This document is an attempt to give a formal specification to Regen Ledger and compute infrastructure that interacts with it. It is a living document and will evolve over time as the system evolves. The functionality specified may be at various stages of implementation, this document will attempt to track those statuses but there may be significant discrepancies until the system is stable. Community input is definitely welcome. The primary forum for public comments is Gitlab Issues.
This specification aims to balance pragmatism with idealism and find a middle ground that will enable a system that can be developed in a relatively short amount of time with today's technology and that also satisfies all of the most important aims of the problem domain of ecological verification and contracts in a robust and future resistant manner. That is we aim to build a system that will still be relevant decades down the road (with of course graceful upgrades along the way) but that will not take us years to build.
While this document attempts to give appropriate context where necessary, the following resources may be useful for understanding the technology that the system depends on in a general sense, and are those recommended prerequisite reading:
Regen Ledger defines its own URI scheme with the regen
prefix for usage
in various modules. The semantics of this URI scheme will be defined
in each module as they arise. In the future, this information may be
consolidated into a single reference section.
RDF data (serialized as JSON-LD) and Sparql are at the core of Regen Ledger's data technologies.
The potential usage of RDF technologies in Regen Ledger originated from a number of aims:
- We would like to have namespaced identifiers for elements in data schemas that can be shared between different schemas and optionally have some semantic meaning defined elsewhere
- The goal of creating an ecological data commons is a priority for Regen Network
RDF technology and the movement which created it are closely enough aligned with these goals that it was a technology considered from early on.
Beyond these initial desires for a data commons, there are a few other more immediate needs have been identified:
- We need to have a way to provide off-chain and on-chain compute functions access to data that is already stored on-chain as well as remote data that is tracked by hash on the blockchain
- Ideally we could just query the blockchain for that data in a contract
- We need some basic functional programming language that can be used to compute new data to be stored on chain based on data already on chain. For instance, we might need to convert tons of carbon in some verification claim to coins to be released from escrow or minted. Or we might want to convert tons of carbon to a regeneration score.
Sparql seems like a natural fit for 1 and 2, although there are other options
like SQL. Sparql may seem like a strange choice for 3 because it's not marketed
as a programming language. But upon studying our use cases more, it became clear
that most things like generating new ecological claims from existing claims or
computing a reward amount from ecological claims could be achieved by querying
the existing claims and generating some new claim. Sparql CONSTRUCT
allows
us to query an existing RDF dataset and produce a new RDF graph from that. Sparql has
full expression support, geo-spatial support via GeoSparql, and also the ability
to query remote endpoints via federation which could be used to include off-chain
data tracked by hash on chain in a single query. While an ideal solution
might also include a more robust type checker and some other nice features, it
seems like Sparql checks most of the boxes to achieve these immediate important
needs for the system. In the future, a more custom built programming language,
which we have been calling Ceres, may reach maturity and fulfill a similar
role and even be adapted to work on-chain. For now, it appears existing RDF and
Sparql tools can be adapted to provide sufficient near term functionality.

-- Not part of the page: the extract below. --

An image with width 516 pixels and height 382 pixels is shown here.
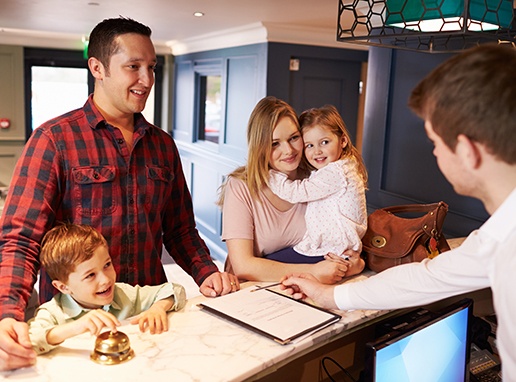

In addition, there are some potential upsides that could arise out of the usage
of Sparql in terms of schema alignment - for instance Sparql engines can support
RDFS and OWL inferencing for out of the box things like sub-classes and sub-properties.
RDF and Sparql are not without their limitations. In particular, despite being in existence for more than a decade these technologies have yet to see widespread adoption which limits the existence of high quality tools for using them. Numerous other criticism have been directed towards the semantic web movement as a whole. Nonetheless, we feel like the technologies as they are specified are a good enough fit and that the existing open source tooling is mature enough to justify their usage for this application.
One potential alternative to using Sparql and a query language in general is to rely
on verification requesters pushing data to protocols. For instance, if there is a
protocol that requires carbon verification, the verification requester could just
push a signed carbon verification claim and be done with it. If the protocol
code simply had access to the blockchain key-value store, it could do simple verification
that the claim exist on the blockchain. While this type of configuration could work for
a lot of cases, it prevents other desirable use cases like checking for the absence
of a valid counter claim in the blockchain registry of claims. Maybe this could be mitigated
by providing raw index access to the contract programming language, but going down along
this path we eventually end up reinventing the whole infrastructure for a database and
query language. If we could do this in a type-safe, formally verified way like we were
planning with Ceres, this might actually be desirable, but it will require significant
time and personnel investment and this needs to be planned along with other priorities.
Another option which could provide similar benefits is finding an appropriate RDF
schema language (possibly a subset of SHACL) which allows us to do sophisticated type
checking of a subset of Sparql queries. Within the RDF space, it's worth mentioning that
there are other logic languages such as RIF, Silk-2, Ergo, etc. that could prove
useful for our use cases. This all is worth exploring when we have more actual usage
experience. Another alternative that was considered was simply using a dialect of SQL
which has expression and query support. The downsides of SQL compared to Sparql are
that SQL is generally tied to a storage engine whereas Sparql can be applied to memory
and persistent datasets and patched together or filtered combinations of these, Sparql
supports late-bound external data sources via SERVICE
, and the RDF data model is more
flexible and consistent across the whole domain (graphs all the way down) - SQL with JSON
support could work but is a bit less elegant.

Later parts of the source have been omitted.